I am curious what my landlord will do once the lockdown is over. He bought the building (in a parcel of three tenements on a corner lot) for $11 million last year. He drove out the nail shop downstairs. He drove out most of the market-rate tenants. He has abided the psycho store owner who has a history of harassing the tenants, turning off our power, our water, banging on our doors. The landlord has not bothered to restore our cooking gas (shut off since November 2018), but he did manage a gut renovation of some vacant apartments in our building shortly before the shutdown.
He is making the downstairs one-bedroom apartments just like mine into two-bedroom units. His blueprints designate space for a washing machine and a wine cooler as inducements for the $4,200 monthly rent we’ve heard he was anticipating. He caused those of us still here nothing but tsuris and coughing and light-headedness, our homes filled with dust and brutal racket, while maskless workers knocked down every wall in those apartments, sledgehammering every bit of old plaster, jackhammering the charming black-and-white tile floors in the halls. Lead? Asbestos? Our building went up in 1903. I complained to the Health Department for ourselves and the workers. Then the virus hit, the workers went home, and some of the violence of everyday life diminished, while taking a different, stranger form, the kind that gets headlines.

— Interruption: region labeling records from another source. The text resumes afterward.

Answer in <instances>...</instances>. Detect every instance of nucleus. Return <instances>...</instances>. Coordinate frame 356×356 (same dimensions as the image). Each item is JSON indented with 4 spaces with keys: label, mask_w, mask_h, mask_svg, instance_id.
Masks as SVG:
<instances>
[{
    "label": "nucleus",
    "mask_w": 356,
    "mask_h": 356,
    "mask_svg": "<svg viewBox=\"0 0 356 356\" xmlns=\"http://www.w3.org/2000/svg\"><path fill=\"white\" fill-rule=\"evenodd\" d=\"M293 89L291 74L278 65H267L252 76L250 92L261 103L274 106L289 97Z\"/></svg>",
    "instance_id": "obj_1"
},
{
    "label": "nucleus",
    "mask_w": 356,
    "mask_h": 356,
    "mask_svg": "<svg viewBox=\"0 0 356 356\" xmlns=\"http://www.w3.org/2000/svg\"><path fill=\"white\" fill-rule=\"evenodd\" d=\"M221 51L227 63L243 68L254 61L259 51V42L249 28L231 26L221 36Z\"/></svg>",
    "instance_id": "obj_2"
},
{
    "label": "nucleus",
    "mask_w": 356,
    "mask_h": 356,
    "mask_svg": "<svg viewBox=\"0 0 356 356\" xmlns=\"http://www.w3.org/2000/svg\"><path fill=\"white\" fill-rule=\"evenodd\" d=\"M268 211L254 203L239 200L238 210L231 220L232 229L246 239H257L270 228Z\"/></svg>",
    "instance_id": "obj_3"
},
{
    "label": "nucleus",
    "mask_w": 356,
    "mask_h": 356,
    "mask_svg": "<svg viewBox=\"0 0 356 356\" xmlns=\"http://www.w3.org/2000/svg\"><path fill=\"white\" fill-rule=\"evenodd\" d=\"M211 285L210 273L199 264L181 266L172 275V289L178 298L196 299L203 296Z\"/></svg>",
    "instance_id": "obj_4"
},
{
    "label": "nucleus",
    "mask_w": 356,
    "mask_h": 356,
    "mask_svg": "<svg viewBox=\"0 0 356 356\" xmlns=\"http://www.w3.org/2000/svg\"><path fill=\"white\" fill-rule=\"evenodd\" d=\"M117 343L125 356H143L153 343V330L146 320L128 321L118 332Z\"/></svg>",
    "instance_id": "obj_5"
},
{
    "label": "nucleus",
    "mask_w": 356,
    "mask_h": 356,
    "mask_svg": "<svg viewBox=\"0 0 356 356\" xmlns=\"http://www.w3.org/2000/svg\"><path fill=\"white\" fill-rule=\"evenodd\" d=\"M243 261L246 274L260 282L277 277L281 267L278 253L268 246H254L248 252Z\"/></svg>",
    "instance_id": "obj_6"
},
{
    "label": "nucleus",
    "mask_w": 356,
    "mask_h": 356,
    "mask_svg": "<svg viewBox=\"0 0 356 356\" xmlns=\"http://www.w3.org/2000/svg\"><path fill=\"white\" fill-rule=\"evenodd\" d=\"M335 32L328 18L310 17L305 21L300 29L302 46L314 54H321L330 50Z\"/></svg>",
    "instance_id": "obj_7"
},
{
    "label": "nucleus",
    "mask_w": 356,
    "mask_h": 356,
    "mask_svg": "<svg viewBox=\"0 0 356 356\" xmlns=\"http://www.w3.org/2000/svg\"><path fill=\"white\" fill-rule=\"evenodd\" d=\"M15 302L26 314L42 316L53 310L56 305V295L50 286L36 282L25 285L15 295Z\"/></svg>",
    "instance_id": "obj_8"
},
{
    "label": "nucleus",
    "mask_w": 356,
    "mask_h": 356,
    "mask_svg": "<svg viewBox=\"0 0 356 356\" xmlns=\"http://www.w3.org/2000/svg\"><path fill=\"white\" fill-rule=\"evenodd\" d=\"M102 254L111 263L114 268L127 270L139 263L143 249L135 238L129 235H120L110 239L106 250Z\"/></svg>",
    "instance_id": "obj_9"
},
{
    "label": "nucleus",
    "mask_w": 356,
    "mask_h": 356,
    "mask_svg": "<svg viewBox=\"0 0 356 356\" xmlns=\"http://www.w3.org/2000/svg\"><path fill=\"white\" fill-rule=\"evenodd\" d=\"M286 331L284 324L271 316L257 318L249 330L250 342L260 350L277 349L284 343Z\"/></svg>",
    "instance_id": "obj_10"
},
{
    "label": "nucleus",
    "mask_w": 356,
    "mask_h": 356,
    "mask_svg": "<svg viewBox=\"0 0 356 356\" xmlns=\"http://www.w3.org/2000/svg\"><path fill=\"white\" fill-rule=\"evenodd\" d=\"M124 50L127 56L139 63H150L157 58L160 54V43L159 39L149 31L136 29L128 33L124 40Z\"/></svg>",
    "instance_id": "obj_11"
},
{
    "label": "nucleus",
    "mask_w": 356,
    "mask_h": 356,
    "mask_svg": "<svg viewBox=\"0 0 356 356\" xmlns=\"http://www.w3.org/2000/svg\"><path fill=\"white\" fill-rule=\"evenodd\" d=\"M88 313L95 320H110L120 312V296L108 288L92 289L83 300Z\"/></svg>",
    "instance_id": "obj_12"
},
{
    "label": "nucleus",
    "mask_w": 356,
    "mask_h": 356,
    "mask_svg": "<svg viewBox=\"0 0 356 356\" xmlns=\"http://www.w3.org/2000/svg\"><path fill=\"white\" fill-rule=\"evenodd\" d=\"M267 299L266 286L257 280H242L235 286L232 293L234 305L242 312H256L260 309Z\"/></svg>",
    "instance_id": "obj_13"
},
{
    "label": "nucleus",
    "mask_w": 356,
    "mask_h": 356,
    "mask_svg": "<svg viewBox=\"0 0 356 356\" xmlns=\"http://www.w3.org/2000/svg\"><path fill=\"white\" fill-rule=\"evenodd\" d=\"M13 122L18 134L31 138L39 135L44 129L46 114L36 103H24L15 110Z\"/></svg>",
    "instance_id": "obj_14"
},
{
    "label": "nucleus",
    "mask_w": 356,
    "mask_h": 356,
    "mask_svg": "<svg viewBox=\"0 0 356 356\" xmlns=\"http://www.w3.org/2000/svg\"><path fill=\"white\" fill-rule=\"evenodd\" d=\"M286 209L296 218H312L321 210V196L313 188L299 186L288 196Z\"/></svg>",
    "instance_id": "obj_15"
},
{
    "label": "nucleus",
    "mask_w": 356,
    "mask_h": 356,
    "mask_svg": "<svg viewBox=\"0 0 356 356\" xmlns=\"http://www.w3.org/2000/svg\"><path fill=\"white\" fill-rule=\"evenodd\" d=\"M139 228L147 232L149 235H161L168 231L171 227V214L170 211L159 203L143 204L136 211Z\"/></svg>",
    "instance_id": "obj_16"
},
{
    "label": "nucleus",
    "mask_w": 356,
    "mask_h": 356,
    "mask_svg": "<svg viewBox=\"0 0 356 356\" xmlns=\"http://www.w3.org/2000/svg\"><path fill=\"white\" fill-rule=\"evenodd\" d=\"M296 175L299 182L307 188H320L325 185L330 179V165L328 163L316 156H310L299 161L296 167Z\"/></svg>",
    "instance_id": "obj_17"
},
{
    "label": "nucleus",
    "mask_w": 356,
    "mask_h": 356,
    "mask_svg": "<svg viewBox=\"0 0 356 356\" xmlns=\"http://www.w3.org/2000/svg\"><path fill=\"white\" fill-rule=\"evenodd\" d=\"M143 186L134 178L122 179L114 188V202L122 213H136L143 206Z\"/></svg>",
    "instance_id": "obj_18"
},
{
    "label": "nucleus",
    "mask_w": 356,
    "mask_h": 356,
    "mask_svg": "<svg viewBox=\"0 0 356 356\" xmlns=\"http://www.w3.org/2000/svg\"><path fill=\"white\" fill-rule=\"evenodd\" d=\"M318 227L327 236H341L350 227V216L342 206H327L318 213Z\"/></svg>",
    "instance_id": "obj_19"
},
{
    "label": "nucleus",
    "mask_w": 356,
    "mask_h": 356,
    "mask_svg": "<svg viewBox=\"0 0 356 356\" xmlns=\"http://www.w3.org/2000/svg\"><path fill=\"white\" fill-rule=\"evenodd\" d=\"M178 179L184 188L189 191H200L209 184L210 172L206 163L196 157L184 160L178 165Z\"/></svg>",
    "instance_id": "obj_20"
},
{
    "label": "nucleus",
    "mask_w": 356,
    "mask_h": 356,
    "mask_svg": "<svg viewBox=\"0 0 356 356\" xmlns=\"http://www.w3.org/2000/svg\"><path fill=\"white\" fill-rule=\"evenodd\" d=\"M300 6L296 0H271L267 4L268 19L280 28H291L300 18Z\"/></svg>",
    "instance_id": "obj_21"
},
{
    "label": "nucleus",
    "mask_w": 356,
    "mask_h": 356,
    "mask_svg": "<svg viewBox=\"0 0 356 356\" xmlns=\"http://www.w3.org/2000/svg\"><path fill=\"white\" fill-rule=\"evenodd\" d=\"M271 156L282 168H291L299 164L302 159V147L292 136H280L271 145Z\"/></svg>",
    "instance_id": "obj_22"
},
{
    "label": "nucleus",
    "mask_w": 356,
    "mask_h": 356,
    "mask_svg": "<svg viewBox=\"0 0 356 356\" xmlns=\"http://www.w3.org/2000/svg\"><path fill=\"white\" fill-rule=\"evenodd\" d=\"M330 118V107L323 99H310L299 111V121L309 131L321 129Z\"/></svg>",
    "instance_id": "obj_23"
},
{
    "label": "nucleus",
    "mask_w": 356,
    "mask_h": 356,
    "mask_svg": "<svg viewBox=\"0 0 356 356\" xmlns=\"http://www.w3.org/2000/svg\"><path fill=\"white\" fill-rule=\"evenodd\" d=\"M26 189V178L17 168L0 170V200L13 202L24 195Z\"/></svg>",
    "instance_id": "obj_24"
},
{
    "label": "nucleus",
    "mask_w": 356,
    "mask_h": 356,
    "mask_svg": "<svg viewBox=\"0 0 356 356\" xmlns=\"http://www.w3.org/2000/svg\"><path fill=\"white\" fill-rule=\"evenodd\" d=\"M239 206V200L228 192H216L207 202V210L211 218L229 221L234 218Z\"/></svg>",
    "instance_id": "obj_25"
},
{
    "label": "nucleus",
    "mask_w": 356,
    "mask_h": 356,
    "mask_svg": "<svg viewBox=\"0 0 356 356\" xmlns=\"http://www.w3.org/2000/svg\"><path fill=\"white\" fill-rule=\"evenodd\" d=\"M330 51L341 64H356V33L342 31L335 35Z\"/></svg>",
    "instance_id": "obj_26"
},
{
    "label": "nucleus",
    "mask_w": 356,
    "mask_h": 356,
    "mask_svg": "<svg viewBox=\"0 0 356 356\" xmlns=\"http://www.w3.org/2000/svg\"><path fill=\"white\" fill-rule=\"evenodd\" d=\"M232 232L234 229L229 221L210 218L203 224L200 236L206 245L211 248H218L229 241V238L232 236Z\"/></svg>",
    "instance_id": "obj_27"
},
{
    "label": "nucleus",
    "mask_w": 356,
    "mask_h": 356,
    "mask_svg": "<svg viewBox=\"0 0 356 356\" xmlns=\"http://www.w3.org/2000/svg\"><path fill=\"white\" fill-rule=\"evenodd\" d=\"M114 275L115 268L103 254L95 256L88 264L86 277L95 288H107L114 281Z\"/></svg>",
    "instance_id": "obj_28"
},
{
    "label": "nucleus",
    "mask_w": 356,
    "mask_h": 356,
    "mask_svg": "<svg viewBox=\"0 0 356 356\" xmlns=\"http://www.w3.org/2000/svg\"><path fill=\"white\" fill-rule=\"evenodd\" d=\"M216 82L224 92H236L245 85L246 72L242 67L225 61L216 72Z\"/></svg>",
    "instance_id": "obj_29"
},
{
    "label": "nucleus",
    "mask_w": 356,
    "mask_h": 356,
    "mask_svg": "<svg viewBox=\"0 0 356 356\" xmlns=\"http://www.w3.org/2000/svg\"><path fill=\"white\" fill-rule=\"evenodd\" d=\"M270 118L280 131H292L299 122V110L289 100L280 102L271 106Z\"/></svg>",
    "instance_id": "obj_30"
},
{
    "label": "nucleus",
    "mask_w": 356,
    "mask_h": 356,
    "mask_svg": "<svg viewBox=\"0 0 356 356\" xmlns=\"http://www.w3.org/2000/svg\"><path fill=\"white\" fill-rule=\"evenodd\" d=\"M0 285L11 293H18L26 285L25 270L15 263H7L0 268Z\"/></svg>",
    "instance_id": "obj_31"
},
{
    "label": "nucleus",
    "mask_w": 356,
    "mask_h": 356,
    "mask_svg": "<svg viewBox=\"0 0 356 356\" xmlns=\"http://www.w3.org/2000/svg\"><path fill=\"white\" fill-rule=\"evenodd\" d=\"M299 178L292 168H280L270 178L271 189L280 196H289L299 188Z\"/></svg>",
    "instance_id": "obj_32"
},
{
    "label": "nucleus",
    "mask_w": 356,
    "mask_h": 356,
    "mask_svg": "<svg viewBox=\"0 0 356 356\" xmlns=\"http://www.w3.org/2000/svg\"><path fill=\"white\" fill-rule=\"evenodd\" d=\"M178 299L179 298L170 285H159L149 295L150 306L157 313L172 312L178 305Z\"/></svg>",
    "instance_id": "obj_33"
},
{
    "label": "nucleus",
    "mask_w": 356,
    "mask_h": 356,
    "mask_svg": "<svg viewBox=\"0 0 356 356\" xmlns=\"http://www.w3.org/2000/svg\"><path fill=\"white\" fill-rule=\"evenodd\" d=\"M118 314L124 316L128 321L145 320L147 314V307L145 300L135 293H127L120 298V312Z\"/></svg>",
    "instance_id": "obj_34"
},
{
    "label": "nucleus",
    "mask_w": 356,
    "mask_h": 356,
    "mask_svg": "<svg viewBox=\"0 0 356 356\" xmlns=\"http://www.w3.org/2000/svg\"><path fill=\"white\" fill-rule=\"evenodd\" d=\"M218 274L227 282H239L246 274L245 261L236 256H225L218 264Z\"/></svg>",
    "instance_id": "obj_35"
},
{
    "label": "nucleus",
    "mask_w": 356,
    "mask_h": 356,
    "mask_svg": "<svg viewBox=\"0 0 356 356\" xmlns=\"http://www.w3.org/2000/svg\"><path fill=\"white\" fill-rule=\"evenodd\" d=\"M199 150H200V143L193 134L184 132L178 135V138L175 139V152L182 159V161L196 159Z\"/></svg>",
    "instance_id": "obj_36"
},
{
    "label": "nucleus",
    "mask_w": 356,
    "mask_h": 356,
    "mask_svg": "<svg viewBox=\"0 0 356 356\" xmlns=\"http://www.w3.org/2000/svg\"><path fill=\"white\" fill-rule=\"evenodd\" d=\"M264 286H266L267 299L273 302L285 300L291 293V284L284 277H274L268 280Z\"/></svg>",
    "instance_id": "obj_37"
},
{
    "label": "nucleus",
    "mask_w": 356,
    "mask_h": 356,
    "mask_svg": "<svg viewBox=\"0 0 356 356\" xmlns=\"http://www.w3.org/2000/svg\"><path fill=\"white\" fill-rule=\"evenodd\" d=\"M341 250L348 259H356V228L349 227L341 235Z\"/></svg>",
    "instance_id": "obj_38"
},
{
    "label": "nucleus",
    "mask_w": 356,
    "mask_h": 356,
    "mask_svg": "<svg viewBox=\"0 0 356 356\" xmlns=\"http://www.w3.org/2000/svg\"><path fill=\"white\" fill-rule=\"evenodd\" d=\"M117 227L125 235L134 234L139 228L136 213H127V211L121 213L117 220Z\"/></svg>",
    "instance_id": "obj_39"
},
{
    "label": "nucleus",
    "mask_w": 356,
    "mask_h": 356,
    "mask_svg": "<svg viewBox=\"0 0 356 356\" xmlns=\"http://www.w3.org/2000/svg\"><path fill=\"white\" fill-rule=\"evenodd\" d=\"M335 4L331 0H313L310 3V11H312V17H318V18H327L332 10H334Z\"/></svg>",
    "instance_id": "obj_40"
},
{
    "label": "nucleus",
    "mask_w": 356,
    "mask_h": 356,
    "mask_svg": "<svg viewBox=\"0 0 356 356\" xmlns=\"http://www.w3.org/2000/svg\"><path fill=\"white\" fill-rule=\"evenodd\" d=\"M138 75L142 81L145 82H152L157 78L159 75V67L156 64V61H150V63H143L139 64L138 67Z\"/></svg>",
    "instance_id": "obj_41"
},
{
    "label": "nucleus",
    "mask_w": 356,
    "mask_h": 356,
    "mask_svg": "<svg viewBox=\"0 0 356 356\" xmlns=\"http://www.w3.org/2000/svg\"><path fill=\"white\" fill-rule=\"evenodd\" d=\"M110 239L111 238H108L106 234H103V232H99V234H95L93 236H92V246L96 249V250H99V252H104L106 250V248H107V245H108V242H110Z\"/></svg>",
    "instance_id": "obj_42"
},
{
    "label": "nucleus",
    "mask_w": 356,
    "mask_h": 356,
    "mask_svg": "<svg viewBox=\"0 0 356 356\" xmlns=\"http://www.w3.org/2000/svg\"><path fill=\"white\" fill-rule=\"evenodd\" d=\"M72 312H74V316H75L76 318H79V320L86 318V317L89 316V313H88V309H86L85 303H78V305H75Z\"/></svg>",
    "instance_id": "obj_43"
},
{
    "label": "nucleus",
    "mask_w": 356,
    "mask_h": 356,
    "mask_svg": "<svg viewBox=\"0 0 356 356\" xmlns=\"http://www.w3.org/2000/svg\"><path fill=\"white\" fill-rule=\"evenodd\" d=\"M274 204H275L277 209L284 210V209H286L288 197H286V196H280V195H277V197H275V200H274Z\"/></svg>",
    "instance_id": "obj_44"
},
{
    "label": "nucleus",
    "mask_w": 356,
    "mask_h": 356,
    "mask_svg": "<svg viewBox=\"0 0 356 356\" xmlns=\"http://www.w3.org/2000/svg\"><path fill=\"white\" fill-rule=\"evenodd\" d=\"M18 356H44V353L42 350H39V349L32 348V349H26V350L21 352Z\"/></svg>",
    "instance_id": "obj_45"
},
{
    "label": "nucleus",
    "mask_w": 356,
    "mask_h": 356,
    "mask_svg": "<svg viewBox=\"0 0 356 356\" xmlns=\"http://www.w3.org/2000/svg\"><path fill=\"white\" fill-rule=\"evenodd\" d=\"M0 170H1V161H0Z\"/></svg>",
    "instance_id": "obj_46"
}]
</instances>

So . . . it’s a beautiful day.
For now, the renovators are gone and have been for weeks.
The air is clean.
We sleep at night.
We are not choking because of the landlord, at least.
We still have no gas, but our rents are cheap.
Our rents are cheap because long ago we fought for the chance to survive here.
Recklessly, I am buying a good bottle of gin and going out to find white lilacs today.
I expect the whirlwind, later and for a long time, but we love life while we can.
Coda: Grief strikes suddenly or drags its feet. I wrote this in late April. As May blew in, our independent pharmacist, Ali Yasin, died of the virus. First his lungs, then his kidneys, then his heart stopped. He was the kindest, wisest counselor many of us had. The sky was the color of steel today, and sleet rained down.
JoAnn Wypijewski, a journalist in New York, has been involved with a housing justice organization, Good Old Lower East Side, since 1981. Her book What We Don’t Talk About When We Talk About #MeToo: Essays on Sex, Authority & the Mess of Life is forthcoming from Verso.